Seems t'be everyone's lucky daiy t'daiy... thought Mungo, watching Grizabella ascend the shining path to the Heaviside Layer. Finally accepted and now happy forever. Everyone had had the time of their lives. Old Deuteronomy was safe. Demeter was safe. Demeter and Munkustrap were together at last.

Thank you

And... He had told her. After that, nothing else seemed to matter. Not even the brief entrance of Macavity had been enough to put a damper on his spirits for long. Although, quite honestly, that had been very, very scary... Macavity had just looked at him for a second "Traitor." And then Mungo had scratched him across the nose.

It didn't matter.

Macavity was just not important! Mungojerrie was a Jellicle now.

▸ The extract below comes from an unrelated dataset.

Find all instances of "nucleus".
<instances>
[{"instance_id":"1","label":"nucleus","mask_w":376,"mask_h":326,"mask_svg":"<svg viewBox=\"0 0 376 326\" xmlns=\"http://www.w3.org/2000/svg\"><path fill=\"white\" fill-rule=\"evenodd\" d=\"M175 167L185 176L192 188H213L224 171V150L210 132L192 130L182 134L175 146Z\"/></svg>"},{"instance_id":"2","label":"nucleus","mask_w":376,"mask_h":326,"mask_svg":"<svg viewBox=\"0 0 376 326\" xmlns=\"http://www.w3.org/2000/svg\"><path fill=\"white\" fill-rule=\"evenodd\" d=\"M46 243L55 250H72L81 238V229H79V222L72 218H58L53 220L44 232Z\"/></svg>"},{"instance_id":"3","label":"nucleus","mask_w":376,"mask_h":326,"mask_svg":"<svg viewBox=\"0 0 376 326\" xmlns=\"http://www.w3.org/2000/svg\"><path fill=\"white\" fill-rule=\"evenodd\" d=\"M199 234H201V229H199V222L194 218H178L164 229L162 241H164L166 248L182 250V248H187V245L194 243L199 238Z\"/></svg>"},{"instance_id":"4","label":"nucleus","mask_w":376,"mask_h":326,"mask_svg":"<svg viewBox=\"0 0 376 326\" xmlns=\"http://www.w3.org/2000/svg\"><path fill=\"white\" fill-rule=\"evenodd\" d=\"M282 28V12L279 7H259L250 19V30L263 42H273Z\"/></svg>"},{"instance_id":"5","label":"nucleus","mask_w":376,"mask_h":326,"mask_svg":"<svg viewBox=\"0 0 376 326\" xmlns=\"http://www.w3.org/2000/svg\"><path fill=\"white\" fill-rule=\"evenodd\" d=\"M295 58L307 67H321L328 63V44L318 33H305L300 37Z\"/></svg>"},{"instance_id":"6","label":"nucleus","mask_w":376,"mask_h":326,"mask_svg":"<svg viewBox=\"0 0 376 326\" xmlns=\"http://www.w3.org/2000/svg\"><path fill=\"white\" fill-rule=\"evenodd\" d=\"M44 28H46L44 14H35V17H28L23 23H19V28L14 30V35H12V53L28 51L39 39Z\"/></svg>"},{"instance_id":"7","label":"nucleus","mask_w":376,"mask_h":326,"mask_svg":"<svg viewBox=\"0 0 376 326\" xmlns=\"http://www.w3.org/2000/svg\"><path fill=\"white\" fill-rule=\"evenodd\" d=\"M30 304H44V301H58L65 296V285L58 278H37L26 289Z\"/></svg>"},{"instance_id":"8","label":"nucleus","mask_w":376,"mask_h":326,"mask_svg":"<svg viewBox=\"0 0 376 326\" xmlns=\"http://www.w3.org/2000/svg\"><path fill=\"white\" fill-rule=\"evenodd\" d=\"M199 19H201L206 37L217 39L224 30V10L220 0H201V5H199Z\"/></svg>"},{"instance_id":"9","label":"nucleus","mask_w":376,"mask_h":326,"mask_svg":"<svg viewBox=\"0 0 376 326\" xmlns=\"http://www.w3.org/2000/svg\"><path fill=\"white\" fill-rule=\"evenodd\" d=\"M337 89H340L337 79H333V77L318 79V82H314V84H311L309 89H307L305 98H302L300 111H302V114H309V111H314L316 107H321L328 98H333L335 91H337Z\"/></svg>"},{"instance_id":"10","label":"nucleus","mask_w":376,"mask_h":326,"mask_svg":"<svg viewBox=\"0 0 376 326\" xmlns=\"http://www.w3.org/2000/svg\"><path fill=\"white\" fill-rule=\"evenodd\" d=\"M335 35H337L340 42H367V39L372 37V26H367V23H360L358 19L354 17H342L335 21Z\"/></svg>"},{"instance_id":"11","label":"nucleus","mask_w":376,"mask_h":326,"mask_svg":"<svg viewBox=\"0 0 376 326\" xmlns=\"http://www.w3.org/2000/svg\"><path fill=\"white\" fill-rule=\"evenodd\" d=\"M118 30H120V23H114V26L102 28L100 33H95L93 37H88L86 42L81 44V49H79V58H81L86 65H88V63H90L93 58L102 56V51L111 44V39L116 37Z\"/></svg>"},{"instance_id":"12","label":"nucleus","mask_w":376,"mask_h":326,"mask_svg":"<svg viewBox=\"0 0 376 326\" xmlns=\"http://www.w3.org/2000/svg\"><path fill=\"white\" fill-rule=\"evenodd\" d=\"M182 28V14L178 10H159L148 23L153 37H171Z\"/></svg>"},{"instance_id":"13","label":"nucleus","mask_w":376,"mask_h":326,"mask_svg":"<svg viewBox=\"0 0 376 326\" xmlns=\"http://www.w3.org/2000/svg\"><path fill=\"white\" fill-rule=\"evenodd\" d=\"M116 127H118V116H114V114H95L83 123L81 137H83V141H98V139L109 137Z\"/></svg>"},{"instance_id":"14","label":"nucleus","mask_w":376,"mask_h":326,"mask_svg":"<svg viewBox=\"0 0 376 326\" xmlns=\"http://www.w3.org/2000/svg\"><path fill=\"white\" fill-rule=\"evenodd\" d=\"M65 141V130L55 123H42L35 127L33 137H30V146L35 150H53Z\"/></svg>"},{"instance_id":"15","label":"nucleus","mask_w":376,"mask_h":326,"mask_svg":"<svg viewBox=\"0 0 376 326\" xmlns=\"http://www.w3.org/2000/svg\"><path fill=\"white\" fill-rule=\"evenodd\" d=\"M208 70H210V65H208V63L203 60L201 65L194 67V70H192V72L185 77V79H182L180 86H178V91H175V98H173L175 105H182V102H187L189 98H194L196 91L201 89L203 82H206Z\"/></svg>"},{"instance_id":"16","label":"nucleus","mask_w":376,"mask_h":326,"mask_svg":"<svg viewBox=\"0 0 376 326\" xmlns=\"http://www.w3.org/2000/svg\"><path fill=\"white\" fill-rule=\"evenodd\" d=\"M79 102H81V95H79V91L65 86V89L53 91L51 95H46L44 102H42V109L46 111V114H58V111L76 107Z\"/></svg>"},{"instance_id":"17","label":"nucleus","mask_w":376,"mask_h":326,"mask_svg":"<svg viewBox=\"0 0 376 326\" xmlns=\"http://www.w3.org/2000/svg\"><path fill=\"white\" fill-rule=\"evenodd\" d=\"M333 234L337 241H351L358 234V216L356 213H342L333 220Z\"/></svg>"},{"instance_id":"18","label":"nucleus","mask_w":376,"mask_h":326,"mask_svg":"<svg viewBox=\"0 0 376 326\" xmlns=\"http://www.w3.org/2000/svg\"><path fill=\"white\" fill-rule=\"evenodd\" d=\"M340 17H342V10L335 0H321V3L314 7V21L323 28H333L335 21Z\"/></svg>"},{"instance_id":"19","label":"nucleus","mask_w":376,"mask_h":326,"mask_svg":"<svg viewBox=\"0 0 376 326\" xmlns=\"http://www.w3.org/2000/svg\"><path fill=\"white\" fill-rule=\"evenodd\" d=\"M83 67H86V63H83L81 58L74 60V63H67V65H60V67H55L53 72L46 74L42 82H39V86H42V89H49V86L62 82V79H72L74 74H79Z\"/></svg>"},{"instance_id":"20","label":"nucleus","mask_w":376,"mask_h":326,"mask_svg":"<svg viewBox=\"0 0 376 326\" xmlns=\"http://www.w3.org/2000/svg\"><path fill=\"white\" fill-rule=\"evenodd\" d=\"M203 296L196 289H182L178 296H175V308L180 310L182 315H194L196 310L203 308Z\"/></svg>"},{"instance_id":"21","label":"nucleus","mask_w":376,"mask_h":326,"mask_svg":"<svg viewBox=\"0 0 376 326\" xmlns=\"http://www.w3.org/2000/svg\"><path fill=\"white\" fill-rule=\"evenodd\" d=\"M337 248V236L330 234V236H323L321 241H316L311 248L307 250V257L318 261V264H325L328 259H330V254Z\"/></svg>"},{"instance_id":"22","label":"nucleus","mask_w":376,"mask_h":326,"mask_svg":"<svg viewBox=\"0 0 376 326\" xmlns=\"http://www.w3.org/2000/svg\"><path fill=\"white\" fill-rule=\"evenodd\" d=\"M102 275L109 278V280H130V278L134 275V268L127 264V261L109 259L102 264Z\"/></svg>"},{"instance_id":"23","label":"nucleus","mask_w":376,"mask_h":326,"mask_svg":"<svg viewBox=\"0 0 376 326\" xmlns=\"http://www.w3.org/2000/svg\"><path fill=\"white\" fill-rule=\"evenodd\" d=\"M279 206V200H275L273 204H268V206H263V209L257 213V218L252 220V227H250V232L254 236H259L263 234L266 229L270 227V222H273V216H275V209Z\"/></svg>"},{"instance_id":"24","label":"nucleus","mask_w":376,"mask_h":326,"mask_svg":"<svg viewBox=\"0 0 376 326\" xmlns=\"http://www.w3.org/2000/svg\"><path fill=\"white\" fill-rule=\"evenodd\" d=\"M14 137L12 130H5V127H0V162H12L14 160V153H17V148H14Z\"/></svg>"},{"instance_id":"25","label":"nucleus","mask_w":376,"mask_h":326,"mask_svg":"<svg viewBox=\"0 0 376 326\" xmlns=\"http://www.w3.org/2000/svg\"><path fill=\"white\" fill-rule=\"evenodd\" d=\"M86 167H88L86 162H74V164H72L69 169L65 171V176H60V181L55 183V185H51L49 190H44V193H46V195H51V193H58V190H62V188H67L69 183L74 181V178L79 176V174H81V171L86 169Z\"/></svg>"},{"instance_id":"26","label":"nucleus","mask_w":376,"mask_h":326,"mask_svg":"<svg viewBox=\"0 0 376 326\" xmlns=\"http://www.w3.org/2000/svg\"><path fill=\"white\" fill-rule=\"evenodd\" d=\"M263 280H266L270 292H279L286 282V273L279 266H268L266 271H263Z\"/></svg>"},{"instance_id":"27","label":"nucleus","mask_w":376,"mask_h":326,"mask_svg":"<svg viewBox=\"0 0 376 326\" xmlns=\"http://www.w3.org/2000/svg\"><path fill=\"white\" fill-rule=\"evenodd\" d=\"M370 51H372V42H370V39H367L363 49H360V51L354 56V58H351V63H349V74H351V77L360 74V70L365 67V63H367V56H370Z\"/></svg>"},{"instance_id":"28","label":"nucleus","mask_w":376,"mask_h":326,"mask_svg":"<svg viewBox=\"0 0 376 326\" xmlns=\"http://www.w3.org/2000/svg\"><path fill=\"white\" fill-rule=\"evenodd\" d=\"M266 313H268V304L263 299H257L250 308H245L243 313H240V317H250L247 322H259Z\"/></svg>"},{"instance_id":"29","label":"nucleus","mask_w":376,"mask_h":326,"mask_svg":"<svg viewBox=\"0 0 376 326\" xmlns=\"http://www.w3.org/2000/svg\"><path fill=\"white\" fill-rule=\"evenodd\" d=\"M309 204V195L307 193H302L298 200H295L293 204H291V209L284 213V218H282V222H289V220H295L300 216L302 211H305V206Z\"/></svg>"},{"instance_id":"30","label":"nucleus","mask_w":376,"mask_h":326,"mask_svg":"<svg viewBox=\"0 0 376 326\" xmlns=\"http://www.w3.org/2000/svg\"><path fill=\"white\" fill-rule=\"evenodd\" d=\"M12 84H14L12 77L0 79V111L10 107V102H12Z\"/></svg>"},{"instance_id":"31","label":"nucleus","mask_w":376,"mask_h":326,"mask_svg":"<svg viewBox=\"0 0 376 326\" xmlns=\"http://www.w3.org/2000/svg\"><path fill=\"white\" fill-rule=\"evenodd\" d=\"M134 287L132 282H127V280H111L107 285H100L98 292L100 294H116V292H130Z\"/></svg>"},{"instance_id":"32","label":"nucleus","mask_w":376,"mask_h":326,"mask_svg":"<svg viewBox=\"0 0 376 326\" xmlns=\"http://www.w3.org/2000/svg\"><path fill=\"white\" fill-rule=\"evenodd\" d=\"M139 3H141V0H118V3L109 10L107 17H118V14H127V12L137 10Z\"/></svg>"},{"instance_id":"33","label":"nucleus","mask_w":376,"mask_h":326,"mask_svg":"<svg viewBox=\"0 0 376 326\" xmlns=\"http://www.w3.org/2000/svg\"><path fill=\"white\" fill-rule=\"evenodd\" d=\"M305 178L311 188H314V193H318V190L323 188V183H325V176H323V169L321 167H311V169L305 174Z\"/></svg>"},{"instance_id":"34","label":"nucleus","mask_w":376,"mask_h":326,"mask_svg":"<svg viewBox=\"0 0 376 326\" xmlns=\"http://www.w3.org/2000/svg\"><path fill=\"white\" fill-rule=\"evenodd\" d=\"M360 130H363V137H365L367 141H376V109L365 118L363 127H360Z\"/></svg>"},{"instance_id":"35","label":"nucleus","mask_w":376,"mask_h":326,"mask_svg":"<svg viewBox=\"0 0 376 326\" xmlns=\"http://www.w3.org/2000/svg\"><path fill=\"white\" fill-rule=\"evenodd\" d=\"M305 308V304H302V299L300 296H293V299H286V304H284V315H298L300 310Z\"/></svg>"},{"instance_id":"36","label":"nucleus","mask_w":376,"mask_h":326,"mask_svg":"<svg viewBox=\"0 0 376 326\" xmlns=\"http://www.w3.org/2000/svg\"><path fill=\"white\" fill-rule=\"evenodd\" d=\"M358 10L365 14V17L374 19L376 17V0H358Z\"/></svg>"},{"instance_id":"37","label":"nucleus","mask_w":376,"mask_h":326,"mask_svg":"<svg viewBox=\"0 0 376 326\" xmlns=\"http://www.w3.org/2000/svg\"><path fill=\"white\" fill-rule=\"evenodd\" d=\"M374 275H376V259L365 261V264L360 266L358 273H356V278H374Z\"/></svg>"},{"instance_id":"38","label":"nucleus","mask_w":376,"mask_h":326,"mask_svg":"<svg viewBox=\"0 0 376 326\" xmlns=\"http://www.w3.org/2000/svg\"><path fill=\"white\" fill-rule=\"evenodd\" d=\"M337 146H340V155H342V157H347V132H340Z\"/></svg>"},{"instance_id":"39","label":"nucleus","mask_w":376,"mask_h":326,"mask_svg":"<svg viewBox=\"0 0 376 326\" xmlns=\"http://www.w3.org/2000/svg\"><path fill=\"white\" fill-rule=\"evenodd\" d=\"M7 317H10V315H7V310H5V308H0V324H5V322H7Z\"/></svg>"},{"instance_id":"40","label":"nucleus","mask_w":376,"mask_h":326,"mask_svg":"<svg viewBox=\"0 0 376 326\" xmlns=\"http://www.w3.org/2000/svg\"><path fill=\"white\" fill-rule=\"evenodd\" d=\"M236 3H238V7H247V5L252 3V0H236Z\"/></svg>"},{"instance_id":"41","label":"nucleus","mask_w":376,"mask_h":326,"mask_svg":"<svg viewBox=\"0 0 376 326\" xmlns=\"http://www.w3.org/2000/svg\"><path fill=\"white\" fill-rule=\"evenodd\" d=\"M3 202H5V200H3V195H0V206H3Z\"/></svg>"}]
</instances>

And once again, at least for the moment, everything was perfect.

His reverie was cut short as a speeding force from behind almost knocked him flat. Rumpelteazer vaulted over him and spun round, grinning broadly. He grinned back and hugged her fiercely.

"Yer mad, Teaza!" he whispered, tickling her chin.

"Oi know!" she squealed happily.

She giggled and skipped away from him, inviting him to chase her. With a burst of speed, he caught up and grabbed her paws. Together they spun giddily around and around before collapsing into a pile of splotchy mismatched fur. Oblivious to anything else, each cat cherished the other's intoxicating presence; tumbling and embracing and laughing into each other's arms.